150 Australia-Japan Trade Negotiations: Second Meeting
5th October, 1956
MR UYAMA mentioned that the paper  on the Japanese reactions to Australia's request may be somewhat vague but was the best they could do at this stage. The Japanese Government had many bilateral negotiations concerning the renewal of agreements with other countries. In these cases it covered all the negotiating on the spot and apparently regarded the Australia-Japan negotiations as being appropriately handled in this way. This could account for their unwillingness to be more definite before the negotiating team from Tokyo actually commenced talks here.
Any request by Australia for more specific reactions would only mean further delay and was unlikely to produce anything of value.
The Japanese team had been designated and expected to come in the third week in October.
It was hoped that the initial stage of exchanging reactions could be completed at this meeting.
MR PHILLIPS said it had not been intended that the initial reactions would be detailed. On our part our requests themselves did not go into detail.
In relation to the progress of the talks and the arrival of the Japanese delegation, our feeling was that until requests and initial reactions had been exchanged it was difficult to say when we could best go ahead.
While the Japanese procedure was undoubtedly suitable for reviewing agreements the initiation of an agreement perhaps called for different technique. We were anticipating obtaining a certain amount of clarification from the Japanese on the present basis and then another meeting at this level before full negotiations started. As the Japanese would see on examining our reactions  it would be difficult for us to go ahead without some further information.

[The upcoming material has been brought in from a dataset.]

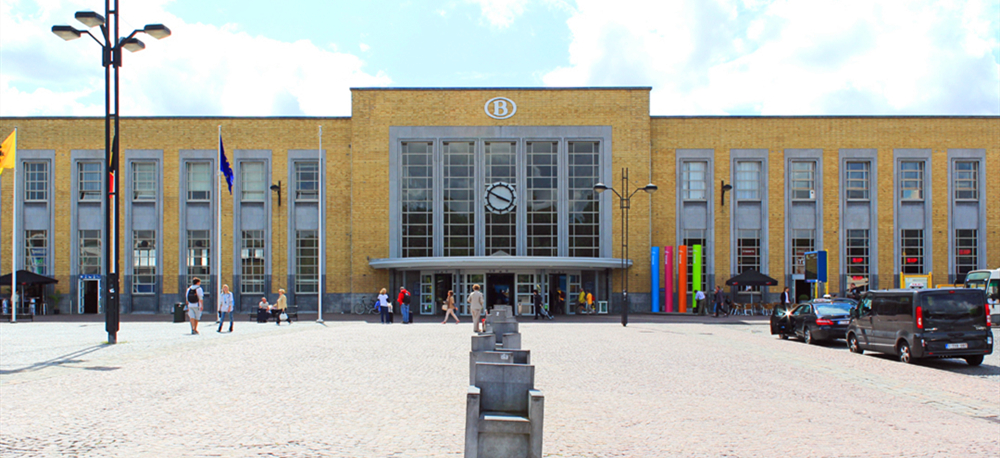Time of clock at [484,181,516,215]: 3:49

The initial reactions were exchanged and examined.
MR PHILLIPS suggested that we would like some time to examine the Japanese reaction.
MR UYAMA Paragraph 13 of the Australian reaction requests further advice from Japan. However, Tokyo will undoubtedly take the view that they would like to hear more on other aspects of the requests before they make any statement on this. While appreciating the difficulties of the Australian position, the Japanese Government would prefer to have the full delegation thrash out these matters on the spot in actual negotiation. It may be difficult to get further reactions on present basis.

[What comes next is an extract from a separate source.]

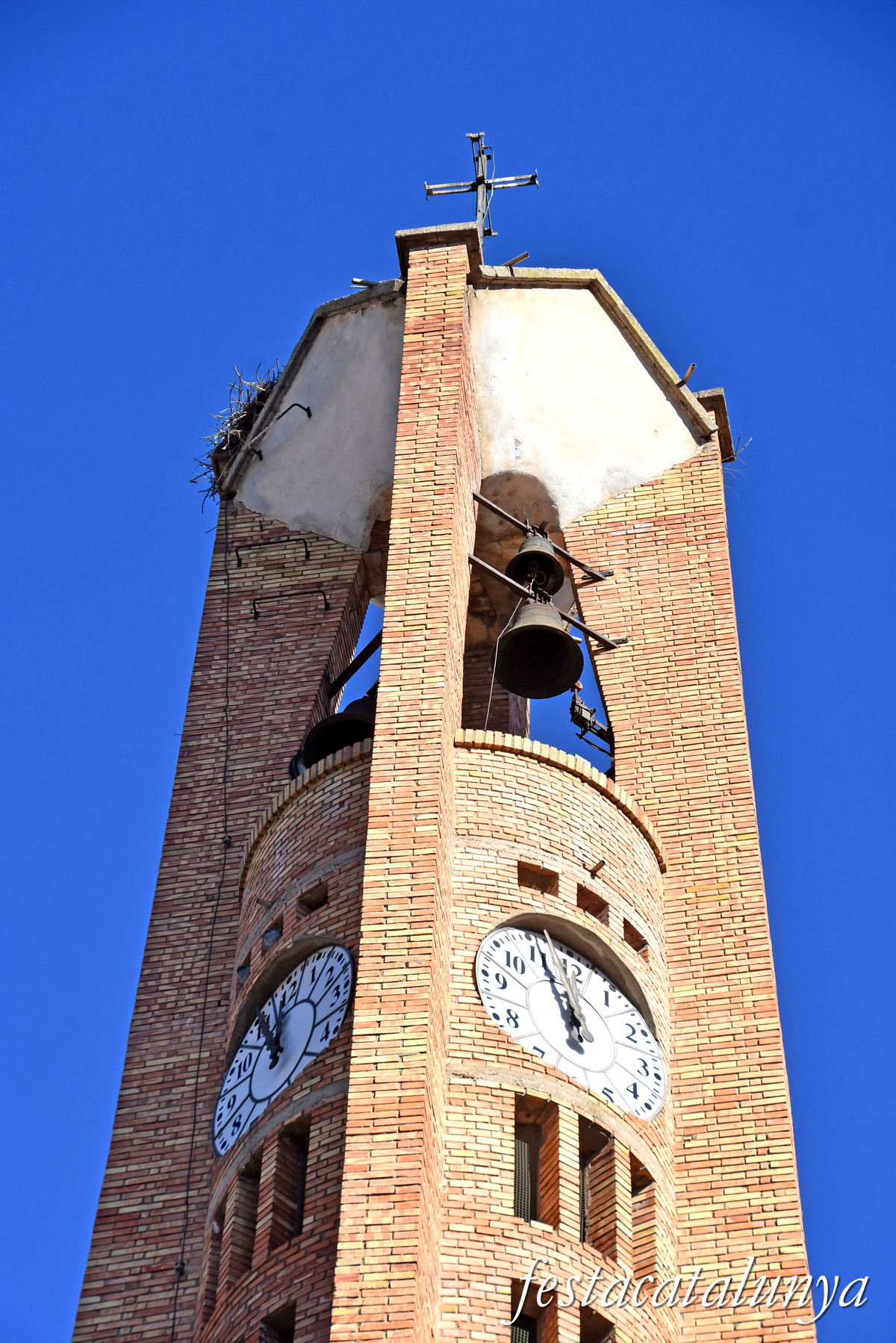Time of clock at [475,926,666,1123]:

MR PHILLIPS suggested examination and further meeting for any necessary clarification before detailed negotiations commenced.
MR UYAMA suggested Monday morning to allow advice to reach Tokyo as soon as possible.

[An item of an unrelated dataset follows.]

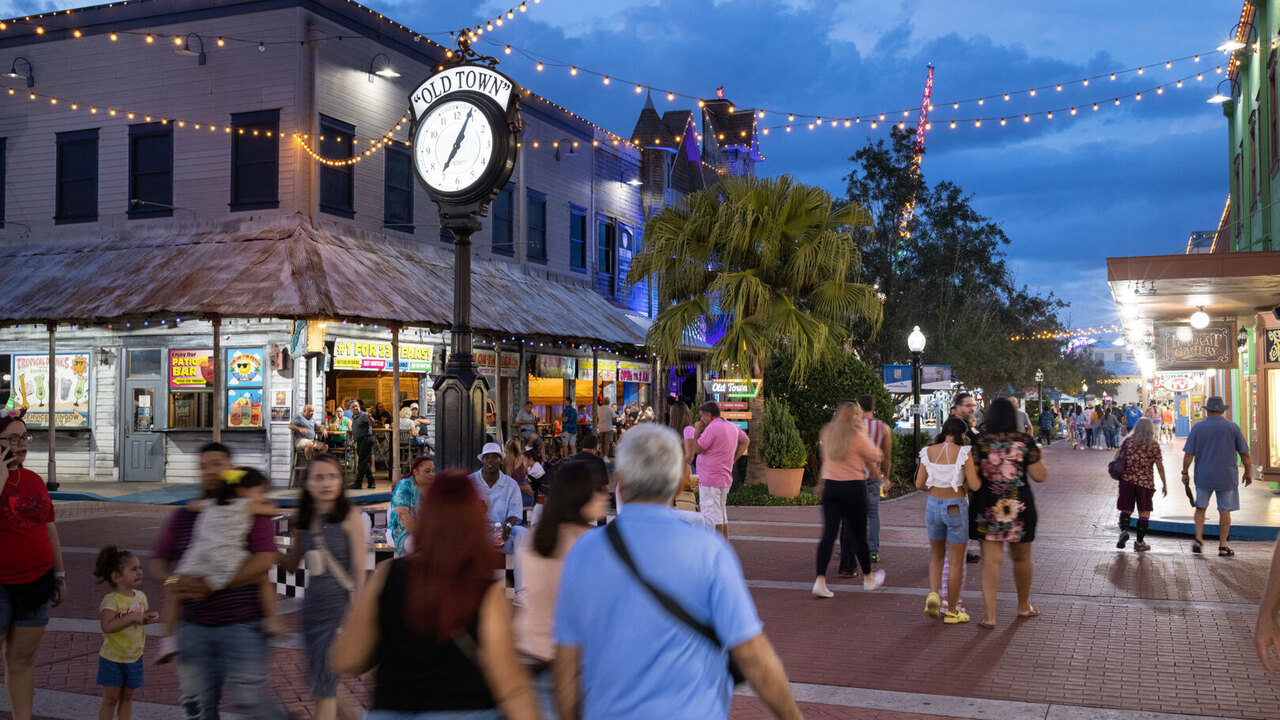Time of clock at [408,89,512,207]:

MR PHILLIPS felt that a meeting on Monday would not be possible but agreed to contact Mr Uyama on Monday and discuss the position.
MR UYAMA asked whether it would be possible for him to give Tokyo any indication of timing and whether once negotiations started meetings could be held in a more or less continuous series. He also asked whether clarification of para. 13 of Australian reaction is a prerequisite to formal negotiations.
MR PHILLIPS suggested that he discuss timing with Mr Uyama on Monday. We certainly hoped that the actual negotiations would be run as a continuous session and this was part of the reason for wishing to clear up as much as possible beforehand. As to the clarification of para. 13, we would certainly like this before commencing negotiations.